===== Dataset
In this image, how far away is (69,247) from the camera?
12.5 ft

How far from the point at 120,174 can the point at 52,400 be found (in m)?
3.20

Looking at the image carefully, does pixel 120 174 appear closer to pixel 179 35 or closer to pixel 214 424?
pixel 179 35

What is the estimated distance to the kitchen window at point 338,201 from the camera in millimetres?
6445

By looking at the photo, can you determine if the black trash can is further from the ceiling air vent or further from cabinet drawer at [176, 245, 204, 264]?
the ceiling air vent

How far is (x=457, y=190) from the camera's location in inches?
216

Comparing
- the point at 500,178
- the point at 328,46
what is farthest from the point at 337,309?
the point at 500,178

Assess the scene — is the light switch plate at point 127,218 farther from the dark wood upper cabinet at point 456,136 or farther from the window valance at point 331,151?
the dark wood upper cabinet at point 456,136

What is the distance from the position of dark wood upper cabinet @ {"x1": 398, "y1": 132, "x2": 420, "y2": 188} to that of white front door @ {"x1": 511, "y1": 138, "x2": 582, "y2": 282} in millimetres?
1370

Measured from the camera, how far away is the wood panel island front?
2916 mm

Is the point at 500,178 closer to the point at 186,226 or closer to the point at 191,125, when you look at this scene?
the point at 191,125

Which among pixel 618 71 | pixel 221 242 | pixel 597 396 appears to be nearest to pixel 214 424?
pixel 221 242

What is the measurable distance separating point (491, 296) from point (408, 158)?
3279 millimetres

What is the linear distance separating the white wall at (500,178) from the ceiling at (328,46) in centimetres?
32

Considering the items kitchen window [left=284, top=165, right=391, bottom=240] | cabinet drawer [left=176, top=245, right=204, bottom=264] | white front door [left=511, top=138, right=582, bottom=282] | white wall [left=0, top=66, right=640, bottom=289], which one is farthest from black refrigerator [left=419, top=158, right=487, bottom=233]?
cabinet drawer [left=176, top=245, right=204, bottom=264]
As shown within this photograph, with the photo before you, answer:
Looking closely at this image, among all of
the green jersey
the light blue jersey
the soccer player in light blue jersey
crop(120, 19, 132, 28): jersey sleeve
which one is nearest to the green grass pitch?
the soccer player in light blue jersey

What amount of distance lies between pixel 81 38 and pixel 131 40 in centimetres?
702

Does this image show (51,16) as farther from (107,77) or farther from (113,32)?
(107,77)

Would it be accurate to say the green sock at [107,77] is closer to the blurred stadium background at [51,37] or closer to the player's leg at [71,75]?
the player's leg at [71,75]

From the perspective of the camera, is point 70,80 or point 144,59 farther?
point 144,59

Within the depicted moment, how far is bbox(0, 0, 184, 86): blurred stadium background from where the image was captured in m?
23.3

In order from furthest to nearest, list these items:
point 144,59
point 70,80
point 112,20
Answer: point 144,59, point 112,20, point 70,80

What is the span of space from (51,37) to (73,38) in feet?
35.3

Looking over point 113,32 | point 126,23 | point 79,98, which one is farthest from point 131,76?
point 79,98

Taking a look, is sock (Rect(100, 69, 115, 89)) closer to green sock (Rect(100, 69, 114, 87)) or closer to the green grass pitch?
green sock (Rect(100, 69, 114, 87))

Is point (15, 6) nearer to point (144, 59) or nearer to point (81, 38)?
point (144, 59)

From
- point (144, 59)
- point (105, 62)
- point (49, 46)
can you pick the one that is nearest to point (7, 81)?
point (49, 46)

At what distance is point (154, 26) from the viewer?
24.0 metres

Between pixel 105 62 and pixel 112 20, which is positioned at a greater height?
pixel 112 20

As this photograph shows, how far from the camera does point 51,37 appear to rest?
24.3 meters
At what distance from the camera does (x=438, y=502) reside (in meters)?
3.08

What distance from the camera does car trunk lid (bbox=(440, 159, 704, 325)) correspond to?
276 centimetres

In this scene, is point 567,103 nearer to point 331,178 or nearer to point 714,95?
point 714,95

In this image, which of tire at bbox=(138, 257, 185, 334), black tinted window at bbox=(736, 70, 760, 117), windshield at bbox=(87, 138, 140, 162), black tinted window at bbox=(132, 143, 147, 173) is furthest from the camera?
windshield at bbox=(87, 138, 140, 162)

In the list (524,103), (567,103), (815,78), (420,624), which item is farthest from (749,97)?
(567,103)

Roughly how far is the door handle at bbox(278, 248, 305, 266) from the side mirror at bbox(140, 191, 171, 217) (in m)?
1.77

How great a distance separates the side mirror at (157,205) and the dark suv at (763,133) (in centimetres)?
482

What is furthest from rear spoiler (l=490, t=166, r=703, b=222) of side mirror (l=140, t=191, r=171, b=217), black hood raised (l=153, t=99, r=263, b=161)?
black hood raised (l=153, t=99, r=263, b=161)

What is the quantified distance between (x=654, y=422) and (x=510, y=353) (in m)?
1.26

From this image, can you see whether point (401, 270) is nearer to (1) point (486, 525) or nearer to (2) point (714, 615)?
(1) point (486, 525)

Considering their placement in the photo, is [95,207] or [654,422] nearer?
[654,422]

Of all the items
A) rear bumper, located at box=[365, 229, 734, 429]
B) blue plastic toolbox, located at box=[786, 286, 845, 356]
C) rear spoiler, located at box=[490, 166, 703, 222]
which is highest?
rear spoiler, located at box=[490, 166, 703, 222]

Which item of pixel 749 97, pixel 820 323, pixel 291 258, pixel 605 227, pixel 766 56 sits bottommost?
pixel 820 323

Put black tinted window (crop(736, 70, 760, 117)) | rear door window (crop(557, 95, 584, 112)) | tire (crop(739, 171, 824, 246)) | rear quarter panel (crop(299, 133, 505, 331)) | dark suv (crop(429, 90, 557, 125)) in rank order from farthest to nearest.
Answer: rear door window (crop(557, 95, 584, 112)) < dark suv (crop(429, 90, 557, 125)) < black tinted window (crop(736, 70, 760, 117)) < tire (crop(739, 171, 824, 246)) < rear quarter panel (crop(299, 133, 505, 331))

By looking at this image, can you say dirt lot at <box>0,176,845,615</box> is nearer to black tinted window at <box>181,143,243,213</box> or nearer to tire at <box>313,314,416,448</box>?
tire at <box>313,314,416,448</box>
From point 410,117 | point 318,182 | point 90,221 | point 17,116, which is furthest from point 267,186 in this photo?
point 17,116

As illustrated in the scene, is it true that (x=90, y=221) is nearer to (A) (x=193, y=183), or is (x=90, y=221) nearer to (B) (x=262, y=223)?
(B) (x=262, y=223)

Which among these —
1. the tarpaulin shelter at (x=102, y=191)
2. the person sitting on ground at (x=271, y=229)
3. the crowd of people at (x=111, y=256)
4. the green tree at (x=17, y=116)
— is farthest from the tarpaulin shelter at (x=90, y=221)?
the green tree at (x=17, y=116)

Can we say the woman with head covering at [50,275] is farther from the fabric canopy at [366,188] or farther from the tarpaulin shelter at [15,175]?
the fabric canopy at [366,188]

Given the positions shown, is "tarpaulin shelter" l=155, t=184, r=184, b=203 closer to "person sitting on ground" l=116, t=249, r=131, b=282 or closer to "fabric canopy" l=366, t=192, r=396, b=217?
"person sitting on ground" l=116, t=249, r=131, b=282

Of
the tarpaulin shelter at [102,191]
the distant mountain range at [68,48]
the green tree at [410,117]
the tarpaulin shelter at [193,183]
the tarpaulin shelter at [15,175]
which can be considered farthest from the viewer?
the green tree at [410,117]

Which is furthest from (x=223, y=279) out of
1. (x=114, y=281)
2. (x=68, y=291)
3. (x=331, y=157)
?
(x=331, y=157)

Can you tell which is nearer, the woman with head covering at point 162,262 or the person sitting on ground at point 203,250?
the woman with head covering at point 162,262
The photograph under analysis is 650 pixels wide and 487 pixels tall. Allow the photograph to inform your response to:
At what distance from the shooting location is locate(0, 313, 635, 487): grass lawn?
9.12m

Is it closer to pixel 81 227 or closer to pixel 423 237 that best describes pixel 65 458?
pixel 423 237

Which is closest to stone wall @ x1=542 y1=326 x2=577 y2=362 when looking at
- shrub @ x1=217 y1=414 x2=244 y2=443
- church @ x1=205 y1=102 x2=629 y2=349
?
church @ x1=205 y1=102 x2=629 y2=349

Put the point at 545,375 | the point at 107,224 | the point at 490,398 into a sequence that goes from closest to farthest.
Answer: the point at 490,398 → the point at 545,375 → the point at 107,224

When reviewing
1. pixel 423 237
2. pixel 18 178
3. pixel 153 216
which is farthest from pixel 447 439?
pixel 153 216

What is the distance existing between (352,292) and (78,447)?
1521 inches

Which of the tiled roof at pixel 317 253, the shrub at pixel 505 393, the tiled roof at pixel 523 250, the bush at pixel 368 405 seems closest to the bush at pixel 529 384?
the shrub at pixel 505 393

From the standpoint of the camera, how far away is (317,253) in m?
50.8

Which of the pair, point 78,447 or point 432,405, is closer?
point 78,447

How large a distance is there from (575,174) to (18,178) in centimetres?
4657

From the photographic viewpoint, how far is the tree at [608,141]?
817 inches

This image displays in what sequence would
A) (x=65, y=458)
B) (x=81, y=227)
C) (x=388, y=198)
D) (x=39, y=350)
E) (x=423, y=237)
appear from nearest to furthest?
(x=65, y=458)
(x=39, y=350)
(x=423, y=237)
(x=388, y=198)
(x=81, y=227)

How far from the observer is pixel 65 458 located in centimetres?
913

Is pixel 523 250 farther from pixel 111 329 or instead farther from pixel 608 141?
==========
▸ Given task
Reproduce the rows above verbatim, beginning with the line containing "Which is closest" and continuing through the line containing "Answer: the point", both included.

▸ The result
Which is closest to stone wall @ x1=542 y1=326 x2=577 y2=362 when looking at
- shrub @ x1=217 y1=414 x2=244 y2=443
- church @ x1=205 y1=102 x2=629 y2=349
?
church @ x1=205 y1=102 x2=629 y2=349

Put the point at 545,375 | the point at 107,224 | the point at 490,398 into a sequence that goes from closest to farthest.
Answer: the point at 490,398 → the point at 545,375 → the point at 107,224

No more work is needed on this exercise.